全長×全幅×全高=4695×1830×1430㎜。ホイールベース=2730㎜。車重=1590㎏。車両本体価格=472万円

次はCLA 200 d。これは"変わるメルセデス"の象徴のようなクルマである。なによりもデザイン優先のクルマづくりをしている上に、乗り味が元来このブランドが大切にしてきた重厚感とは正反対の、極端なまでの軽快感を売り物にしているのだ。直前に乗ったEクラスとはもちろん、その前のGLCともまるで違った方向性だ。そして、この路線が新しいメルセデス・ベンツの流れを作り出しそうな予感がある。



Mercedes-Benz A 35 4MATIC Edition 1

A35 4マチック・エディション1は限定600台の日本上陸記念モデル。フロントに306㎰/40.8kgmの2リッター直4ターボを横置きし、7段自動マニュアル(DCT)を介して4輪を駆動。
全長×全幅×全高=4455×1800×1410㎜。ホイールベース=2730㎜。車重=1570㎏。車両本体価格=743万円


Mercedes-Benz A 250 4MATIC Sedan

A250 4マチック・セダンは2リッター直4ターボで224㎰/35.7kgm。7段ATを介して4輪を駆動。
全長×全幅×全高=4560×1800×1430㎜。ホイールベース=2730㎜。車重=1580㎏。車両本体価格=485万円。

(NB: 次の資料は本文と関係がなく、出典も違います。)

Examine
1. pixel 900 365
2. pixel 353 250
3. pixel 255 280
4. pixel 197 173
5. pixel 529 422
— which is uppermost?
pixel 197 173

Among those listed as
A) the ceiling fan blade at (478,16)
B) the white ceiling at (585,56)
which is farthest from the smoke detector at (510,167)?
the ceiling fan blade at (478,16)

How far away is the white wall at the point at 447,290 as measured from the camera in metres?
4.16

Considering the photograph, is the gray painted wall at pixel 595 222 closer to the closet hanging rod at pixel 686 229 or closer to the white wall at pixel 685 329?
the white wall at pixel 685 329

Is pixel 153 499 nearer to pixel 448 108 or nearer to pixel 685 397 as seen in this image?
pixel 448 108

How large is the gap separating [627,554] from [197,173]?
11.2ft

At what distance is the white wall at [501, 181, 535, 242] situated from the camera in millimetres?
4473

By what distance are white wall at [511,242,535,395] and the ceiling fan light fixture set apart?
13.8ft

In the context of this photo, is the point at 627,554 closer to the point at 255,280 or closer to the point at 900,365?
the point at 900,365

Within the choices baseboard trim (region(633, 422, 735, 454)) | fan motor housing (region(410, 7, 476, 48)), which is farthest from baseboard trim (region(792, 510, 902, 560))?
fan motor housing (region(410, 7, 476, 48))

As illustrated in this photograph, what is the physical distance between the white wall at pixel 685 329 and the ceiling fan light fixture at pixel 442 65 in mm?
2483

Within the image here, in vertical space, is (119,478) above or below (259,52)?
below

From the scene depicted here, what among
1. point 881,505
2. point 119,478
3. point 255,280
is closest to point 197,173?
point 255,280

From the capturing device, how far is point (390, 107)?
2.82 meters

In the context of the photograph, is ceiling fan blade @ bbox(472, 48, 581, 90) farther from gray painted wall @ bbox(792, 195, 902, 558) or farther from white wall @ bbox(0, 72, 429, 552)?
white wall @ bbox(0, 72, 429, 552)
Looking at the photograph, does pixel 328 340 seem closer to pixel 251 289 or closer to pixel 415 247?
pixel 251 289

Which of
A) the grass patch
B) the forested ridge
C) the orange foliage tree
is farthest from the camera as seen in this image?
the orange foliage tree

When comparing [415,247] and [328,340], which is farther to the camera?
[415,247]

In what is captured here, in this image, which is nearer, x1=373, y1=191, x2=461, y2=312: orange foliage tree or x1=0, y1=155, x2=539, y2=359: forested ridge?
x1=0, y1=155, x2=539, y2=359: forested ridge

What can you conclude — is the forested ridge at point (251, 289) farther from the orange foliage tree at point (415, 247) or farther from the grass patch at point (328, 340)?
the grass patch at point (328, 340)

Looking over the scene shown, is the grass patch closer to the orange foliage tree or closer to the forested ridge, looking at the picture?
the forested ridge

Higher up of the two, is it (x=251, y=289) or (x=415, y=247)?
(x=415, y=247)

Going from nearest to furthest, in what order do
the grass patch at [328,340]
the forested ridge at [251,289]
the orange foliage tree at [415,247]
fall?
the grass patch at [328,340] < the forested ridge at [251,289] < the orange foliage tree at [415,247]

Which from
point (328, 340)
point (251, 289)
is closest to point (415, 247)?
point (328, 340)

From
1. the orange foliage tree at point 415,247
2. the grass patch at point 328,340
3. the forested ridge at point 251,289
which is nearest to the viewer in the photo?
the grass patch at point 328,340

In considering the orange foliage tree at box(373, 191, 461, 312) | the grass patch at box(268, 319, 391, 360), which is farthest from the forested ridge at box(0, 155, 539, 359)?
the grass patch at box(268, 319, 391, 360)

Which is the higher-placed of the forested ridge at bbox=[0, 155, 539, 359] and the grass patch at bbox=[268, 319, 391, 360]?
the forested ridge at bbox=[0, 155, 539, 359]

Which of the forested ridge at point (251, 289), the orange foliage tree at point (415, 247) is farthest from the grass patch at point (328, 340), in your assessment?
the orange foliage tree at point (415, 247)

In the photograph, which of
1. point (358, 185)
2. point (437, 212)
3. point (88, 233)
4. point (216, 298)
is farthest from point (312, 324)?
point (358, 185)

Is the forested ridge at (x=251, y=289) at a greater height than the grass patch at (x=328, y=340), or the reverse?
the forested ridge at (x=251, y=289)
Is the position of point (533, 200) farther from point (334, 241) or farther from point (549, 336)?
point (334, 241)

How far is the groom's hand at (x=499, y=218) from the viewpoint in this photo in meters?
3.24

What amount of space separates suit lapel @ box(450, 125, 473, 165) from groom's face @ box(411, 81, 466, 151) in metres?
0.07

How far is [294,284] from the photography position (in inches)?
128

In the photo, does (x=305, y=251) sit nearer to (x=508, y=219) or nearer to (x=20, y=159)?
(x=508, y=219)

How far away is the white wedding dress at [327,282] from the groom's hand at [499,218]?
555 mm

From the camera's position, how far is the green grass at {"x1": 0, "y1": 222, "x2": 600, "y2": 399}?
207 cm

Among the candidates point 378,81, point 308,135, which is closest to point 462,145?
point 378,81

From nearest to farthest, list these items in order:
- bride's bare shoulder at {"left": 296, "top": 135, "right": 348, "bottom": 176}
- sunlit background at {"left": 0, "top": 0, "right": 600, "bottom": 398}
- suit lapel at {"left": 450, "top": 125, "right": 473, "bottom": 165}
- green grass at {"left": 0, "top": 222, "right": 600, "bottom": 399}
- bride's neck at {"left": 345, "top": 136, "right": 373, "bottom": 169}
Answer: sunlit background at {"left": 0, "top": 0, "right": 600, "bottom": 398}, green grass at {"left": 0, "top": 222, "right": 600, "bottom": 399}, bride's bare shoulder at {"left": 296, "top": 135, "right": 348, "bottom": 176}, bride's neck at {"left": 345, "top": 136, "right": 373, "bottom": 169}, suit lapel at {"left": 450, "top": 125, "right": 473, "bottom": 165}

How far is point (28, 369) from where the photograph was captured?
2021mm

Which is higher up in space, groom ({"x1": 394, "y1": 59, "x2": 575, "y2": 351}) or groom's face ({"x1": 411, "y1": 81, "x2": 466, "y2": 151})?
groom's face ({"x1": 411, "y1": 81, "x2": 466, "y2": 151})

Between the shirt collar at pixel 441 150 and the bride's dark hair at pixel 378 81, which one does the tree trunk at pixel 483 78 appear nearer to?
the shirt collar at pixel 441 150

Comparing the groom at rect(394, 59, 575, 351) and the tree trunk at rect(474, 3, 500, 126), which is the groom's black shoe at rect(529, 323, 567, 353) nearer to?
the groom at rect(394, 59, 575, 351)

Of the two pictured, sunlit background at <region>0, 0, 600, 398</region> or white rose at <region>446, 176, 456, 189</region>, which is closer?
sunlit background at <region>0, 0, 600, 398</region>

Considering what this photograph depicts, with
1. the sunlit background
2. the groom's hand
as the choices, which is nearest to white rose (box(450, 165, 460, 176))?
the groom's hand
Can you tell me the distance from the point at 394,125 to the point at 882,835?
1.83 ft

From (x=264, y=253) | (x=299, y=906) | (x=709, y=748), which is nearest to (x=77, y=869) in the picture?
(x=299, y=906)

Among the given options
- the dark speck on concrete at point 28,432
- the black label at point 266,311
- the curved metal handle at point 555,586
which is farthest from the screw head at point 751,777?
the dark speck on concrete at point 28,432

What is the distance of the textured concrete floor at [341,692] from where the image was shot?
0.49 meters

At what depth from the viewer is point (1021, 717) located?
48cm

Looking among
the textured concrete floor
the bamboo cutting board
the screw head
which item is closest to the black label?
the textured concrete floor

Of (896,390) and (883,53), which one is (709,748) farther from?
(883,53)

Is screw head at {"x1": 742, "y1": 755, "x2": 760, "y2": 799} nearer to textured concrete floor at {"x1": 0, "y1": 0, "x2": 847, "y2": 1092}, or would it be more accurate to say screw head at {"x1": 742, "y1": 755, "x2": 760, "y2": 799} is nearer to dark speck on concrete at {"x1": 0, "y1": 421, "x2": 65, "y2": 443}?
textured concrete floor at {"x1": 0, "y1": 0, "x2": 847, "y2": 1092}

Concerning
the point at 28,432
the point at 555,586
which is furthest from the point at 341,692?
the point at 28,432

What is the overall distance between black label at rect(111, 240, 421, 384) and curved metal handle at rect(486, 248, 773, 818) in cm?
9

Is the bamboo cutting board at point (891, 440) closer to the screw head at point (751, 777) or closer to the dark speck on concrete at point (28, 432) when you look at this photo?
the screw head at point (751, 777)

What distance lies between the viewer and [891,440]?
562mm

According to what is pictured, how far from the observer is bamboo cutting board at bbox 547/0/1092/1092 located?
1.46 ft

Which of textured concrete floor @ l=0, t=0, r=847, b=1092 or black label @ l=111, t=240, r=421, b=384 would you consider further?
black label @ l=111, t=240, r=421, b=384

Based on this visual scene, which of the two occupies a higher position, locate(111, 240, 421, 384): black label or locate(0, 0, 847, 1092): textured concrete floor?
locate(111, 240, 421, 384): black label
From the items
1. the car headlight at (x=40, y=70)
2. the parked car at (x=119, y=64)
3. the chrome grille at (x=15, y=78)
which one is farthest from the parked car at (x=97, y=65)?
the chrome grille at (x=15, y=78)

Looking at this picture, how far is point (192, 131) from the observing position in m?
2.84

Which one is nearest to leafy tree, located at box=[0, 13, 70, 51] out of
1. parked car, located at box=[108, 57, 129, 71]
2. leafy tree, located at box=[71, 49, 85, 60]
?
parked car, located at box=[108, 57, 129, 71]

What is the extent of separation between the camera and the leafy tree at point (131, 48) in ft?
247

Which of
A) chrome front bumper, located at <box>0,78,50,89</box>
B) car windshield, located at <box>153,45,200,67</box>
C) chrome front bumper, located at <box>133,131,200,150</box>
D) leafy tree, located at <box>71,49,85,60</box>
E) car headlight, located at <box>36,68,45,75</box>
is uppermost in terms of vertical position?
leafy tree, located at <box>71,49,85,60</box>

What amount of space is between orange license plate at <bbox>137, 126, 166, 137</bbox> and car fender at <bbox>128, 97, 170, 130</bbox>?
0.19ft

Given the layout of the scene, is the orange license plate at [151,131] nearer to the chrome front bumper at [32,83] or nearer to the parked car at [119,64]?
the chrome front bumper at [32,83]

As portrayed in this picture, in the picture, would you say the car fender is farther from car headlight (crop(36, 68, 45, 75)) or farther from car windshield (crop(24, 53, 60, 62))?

すぐ次に乗ったGクラスを飛ばして、最後に乗った2台、A 35とAクラス・セダンの話を先にここでしてしまうと、これらAクラス・ベースのシリーズはすべて、同じ軽快感をそれぞれのターゲット・ユーザーに合わせて濃度を調整しながら打ち出している。すなわち、A35は飛びきり軽快でエモーショナルな走りを指向しているし、Aクラス・セダンはCクラスのユーザーよりは少し若い層で、ひと昔前だったらCクラスにいったであろう人たちを取り込めるような適度な軽快感を見せている。どれも出来ばえは素晴らしく、走っていてとても清々しい気分になる。



Mercedes-Benz G 350 d

1979年に誕生して以来、基本スタイリングをまったく変えることなく進化してきたGクラスが、初のフルモデルチェンジを受けたのは2018年。以来、550とG63のV8モデルのみがラインナップされてきたが、2019年に待望のV6モデルが加わった。
3リッター直6ターボ・ディーゼルは286㎰/61.2kgmを発生し、9段ATを介して4輪を駆動する。
全長×全幅×全高=4660×1985×1975㎜。ホイールベース=2890㎜。車重=2500㎏。車両本体価格=1192万円

しかし、Aクラス軍団の間にG350dのようなクルマに乗ると、やっぱりこういうのがベンツだよな、と私のような旧時代の人間は思ってしまうのである。新たにGLE400dと同じ3リッター直6ディーゼルを搭載し、イッキに新型Gクラスの価格帯を下げたこのモデルはかなり魅力的だ。実際に乗ってみて、V8でなくとも、これで走行性能に何の不満もないと確信した。古いテイストを残しつつ、すべてをアップデートしたGクラスは、Aクラスとはまた別の"新しいメルセデス"の象徴だ。いずれにせよ、このブランドがいま、新時代に向けて大きな変貌を遂げようとしていることは間違いない。